Other F5 products made REST a first-class citizen

BIG-IP is not F5’s only product. BIG-IQ and iWorkflow are two other products that we make. Both of these products natively use REST API communication for __all__ of their functionality.

Indeed, if you use a network inspector like those built-into Chrome or Firefox, you can see the actual APIs these F5 products communicate with and the payloads that they use.

Ok, fine, but “these products ship on something that has SSH access” you might say. That’s true, but in the future they won’t. Teams developing these products are rapidly turning them into standalone applications; what we refer to as “TMOS independence”.

So in the future they will __not__ have CLI’s other than whatever is provided by the operating system that hosts them.

Also, each of these products provides functionality that allows they to proxy requests directly to the BIG-IPs that they manage. We refer to this as “REST Proxy”. That these tools provide such native support is testament to how REST is considered to be a first-class citizen for configuring our devices.

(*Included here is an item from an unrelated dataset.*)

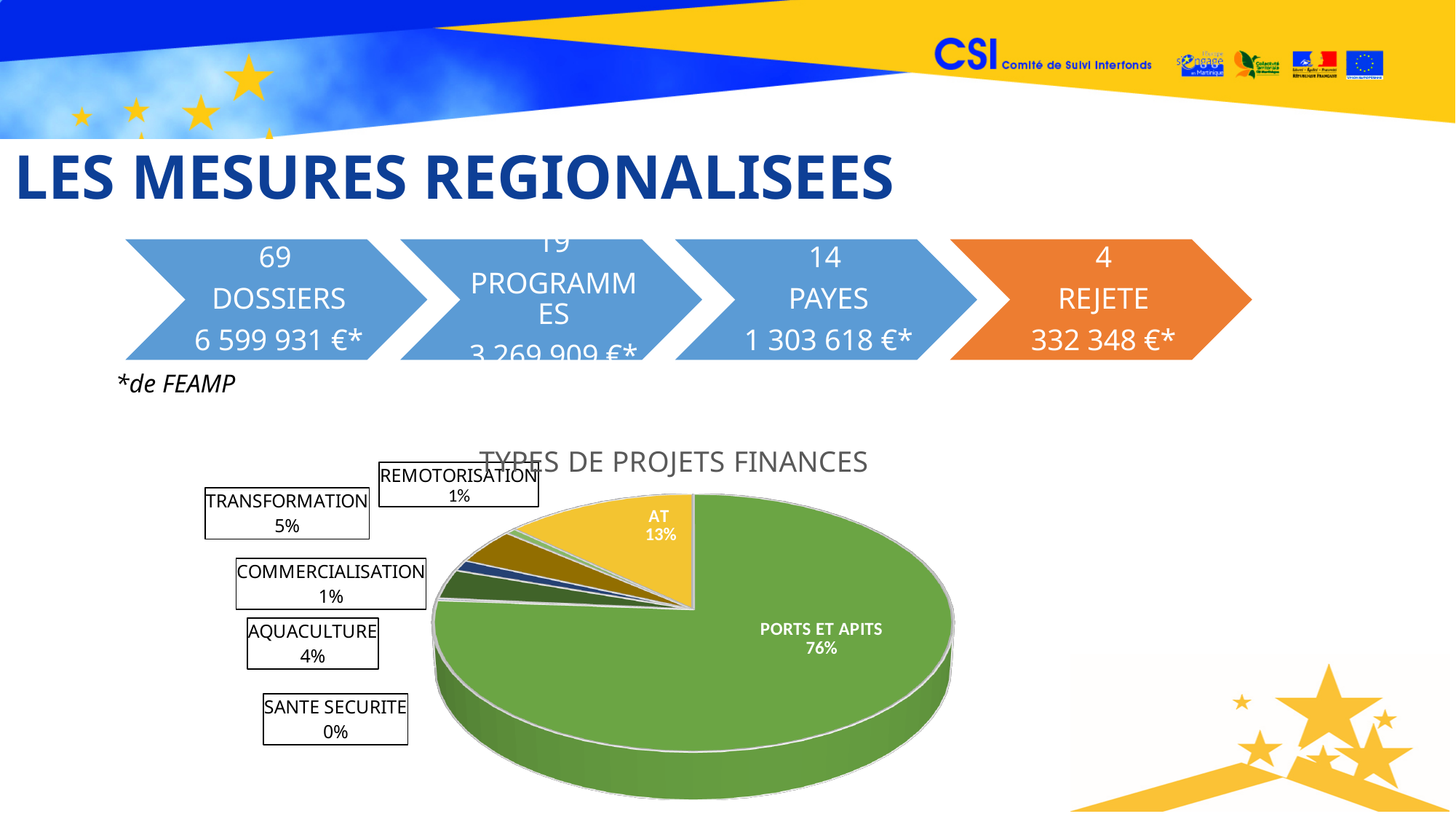
How many categories are labelled in the pie chart? 7 What percentage is shown for AT in the pie chart? 13% Which category has the largest slice of the pie chart? PORTS ET APITS What type of chart is shown under the title TYPES DE PROJETS FINANCES? pie chart Which has a larger share, TRANSFORMATION or AQUACULTURE? TRANSFORMATION What percentage is shown for TRANSFORMATION in the pie chart? 5% What percentage is shown for AQUACULTURE in the pie chart? 4% What share of the pie does PORTS ET APITS represent? 76% What percentage is shown for SANTE SECURITE in the pie chart? 0% What is the title of the pie chart? TYPES DE PROJETS FINANCES What is the difference in percentage points between PORTS ET APITS and AT? 63% Which category has the smallest share in the pie chart? SANTE SECURITE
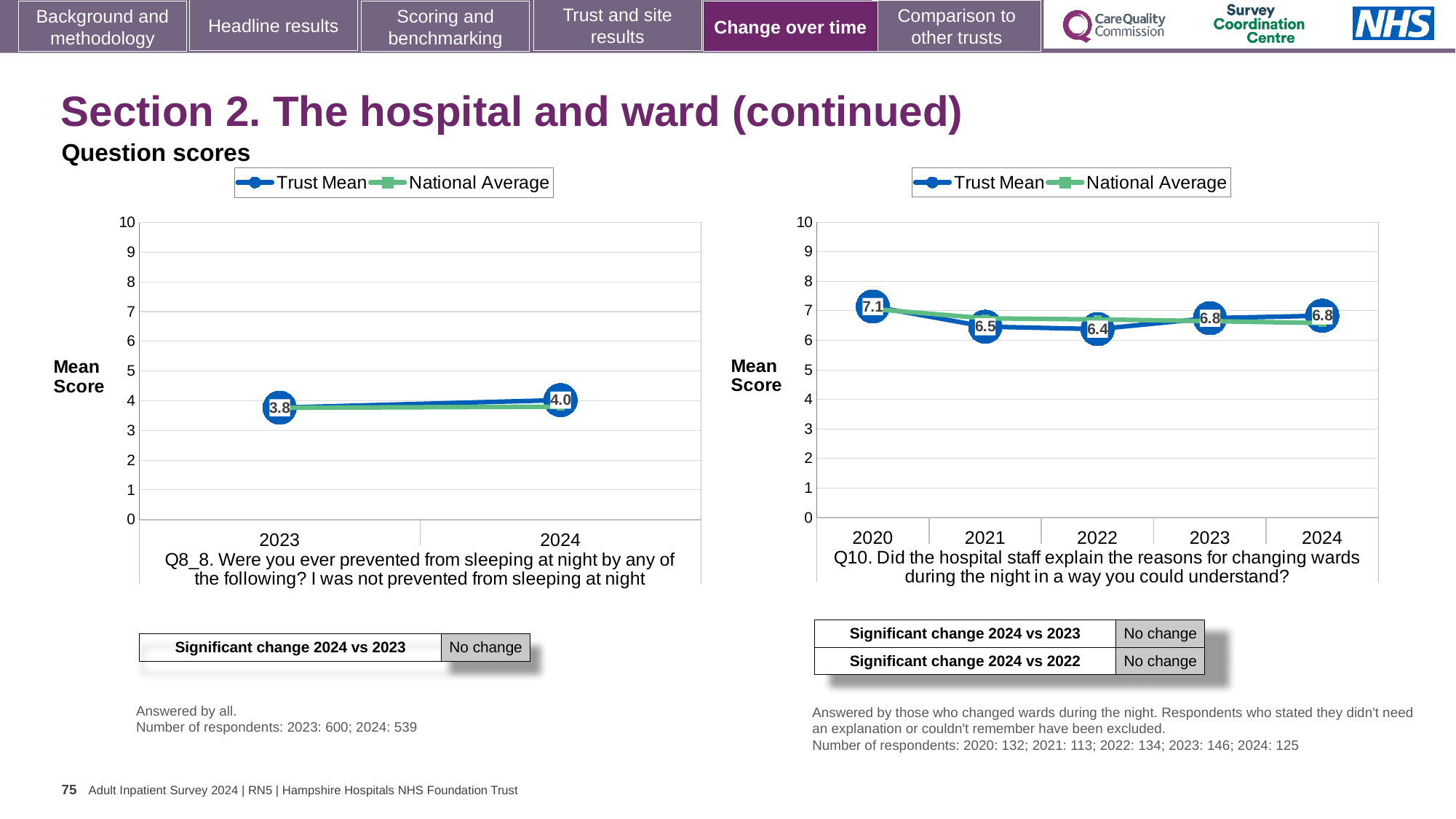
On the left chart (Q8_8), what is the Trust Mean score for 2024? 4.0 On the right chart (Q10), how many years are shown on the x axis? 5 On the right chart (Q10), what is the Trust Mean score for 2022? 6.4 What type of chart is used on the right (Q10)? Line chart On the right chart (Q10), which year has the lowest Trust Mean score? 2022 On the left chart (Q8_8), how many series does the legend list? 2 On the left chart (Q8_8), does the Trust Mean rise or fall from 2023 to 2024? Rise On the right chart (Q10), what is the difference between the Trust Mean scores for 2020 and 2022? 0.7 On the left chart (Q8_8), what is the Trust Mean score for 2023? 3.8 On the right chart (Q10), which year has the highest Trust Mean score? 2020 On the left chart (Q8_8), is the Trust Mean score for 2024 greater or less than 5? less On the right chart (Q10), what is the Trust Mean score for 2020? 7.1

Other vendor APIs are always REST-like

If you look at the API landscape, nearly every vendor API is REST-like. It’s becoming increasingly uncommon to see SOAP APIs because, compared to JSON-over-HTTP using HTTP verbs, SOAP is just a little too heavy-handed.

Most applications can represent their data structures just fine using JSON. Its largely unnecessary to provide anything bigger than just a JSON payload. Languages can natively transform scalars, lists, and dictionaries to the data structures native to the language.

Indeed, even in a complicated system like BIG-IP, all of our data structures can be represented by a JSON payload.

To make the adoption of our APIs easier for those admining our box and integrating with it, it was important to use technology that was already familiar to them.

Since customers are already largely exposed to REST-like APIs from their dealings with other vendors, it was natural to make use of the REST API instead of some other format, or, direct SSH communication.

The people working on this codebase work with REST and the SDK every day

The F5 OpenStack team began the trend of SDK development with their work on our Openstack integration. This progressed to include my adopting their work in Ansible. Today, the people who are working on Ansible modules are the same developers who were initially working on the F5 Python SDK.

Furthermore, we are introducing more teams at F5 to the Python SDK so that they too may integrate it into their testing procedures.

So as you can see, the majority of the new work being done at F5 is being done by people who are familiar with REST.

There is a sizable amount of pre-existing work in test harnesses and other stuff at F5 that is based on SSH, but the experts that were involved in writing that have since left the company and no expertise exists to further develop it; nor do those teams want to put further development into it.

With this increasing body of knowledge around our REST API, it makes less sense to attempt to support SSH.

The Ansible persistent network connection was not mature at the time

Persistent network device connections was released in Ansible 2.3. A __significant__ amount of work on the modules however, had already been done prior to this release.

To expect that one guy (Tim) to,

  • change all those 30 modules
  • support both modes (API and SSH) of configuring the remote device
  • that had taken multiple years to write

was not something I wanted to undertake.

I honestly leave this open as an exercise for the end user. If you are deeply interested in making SSH happen, then by all means go after it. Modules that come out of F5 directly though will remain REST based for the foreseeable future.